Exercise aim> Write out the listing below without alteration, omitting its pictures.

Given data>

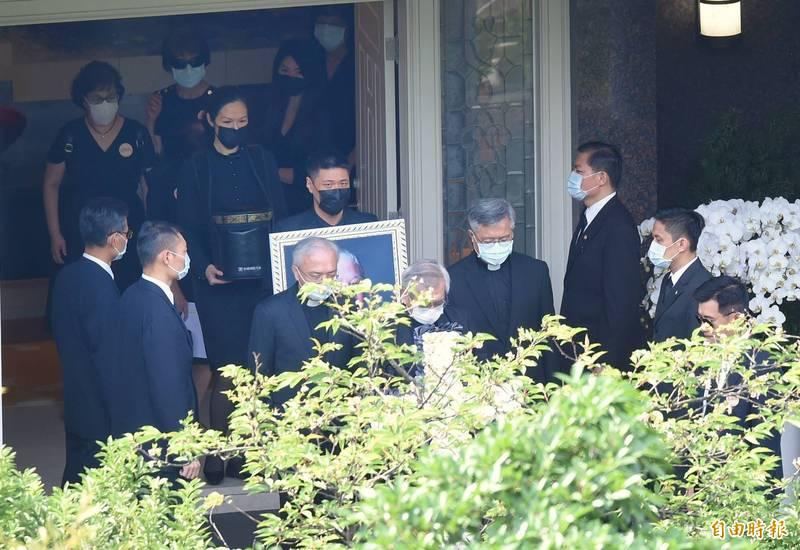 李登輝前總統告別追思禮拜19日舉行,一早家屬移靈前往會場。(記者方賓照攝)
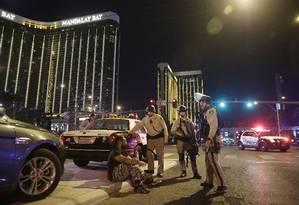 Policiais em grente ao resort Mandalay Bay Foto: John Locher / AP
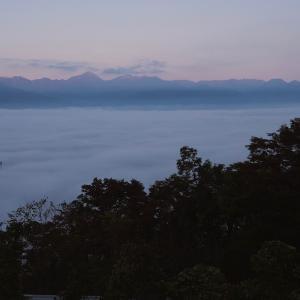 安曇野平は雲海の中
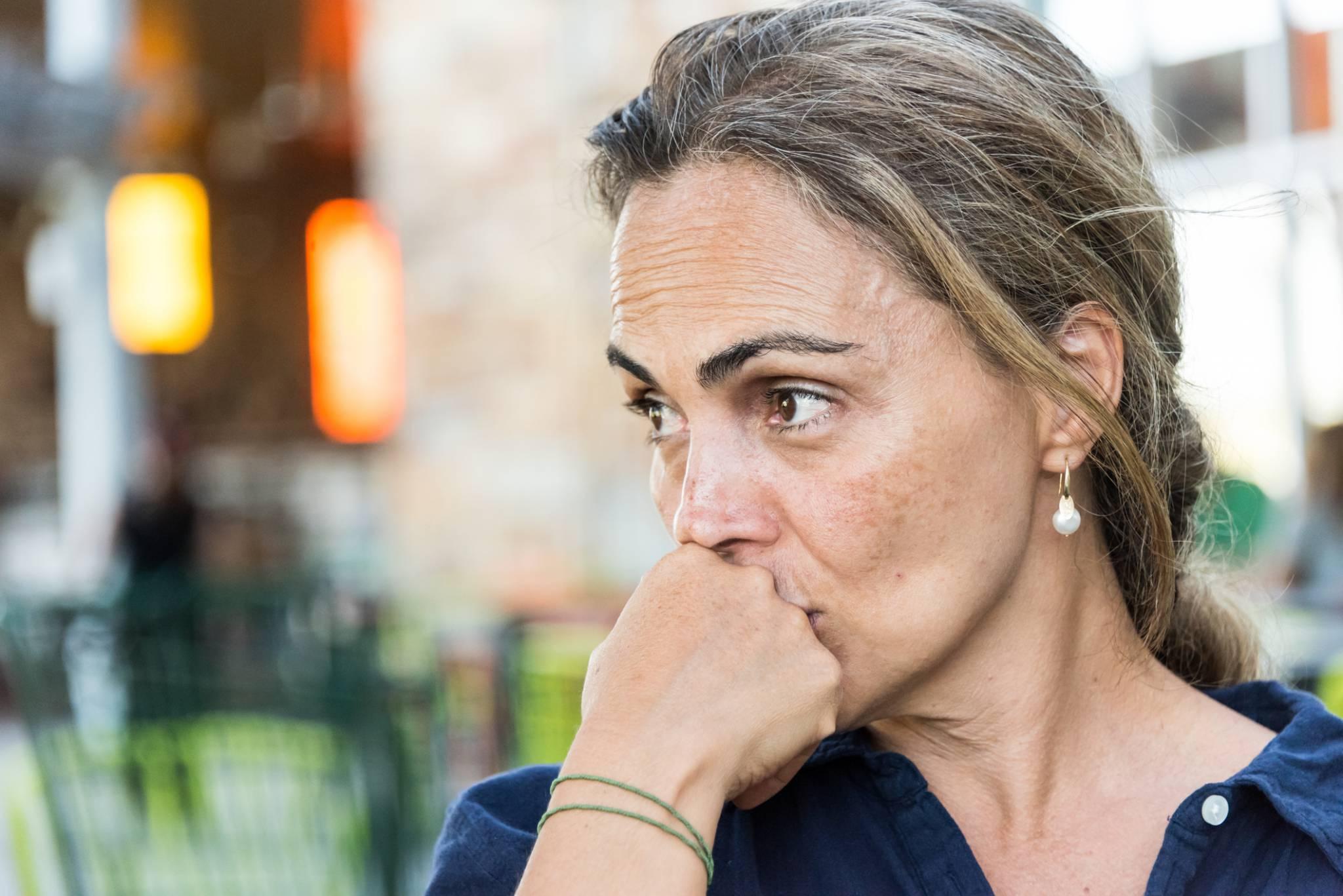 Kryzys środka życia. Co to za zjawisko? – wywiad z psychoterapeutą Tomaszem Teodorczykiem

Your solution>
 李登輝前總統告別追思禮拜19日舉行,一早家屬移靈前往會場。(記者方賓照攝)
 Policiais em grente ao resort Mandalay Bay Foto: John Locher / AP
 安曇野平は雲海の中
 Kryzys środka życia. Co to za zjawisko? – wywiad z psychoterapeutą Tomaszem Teodorczykiem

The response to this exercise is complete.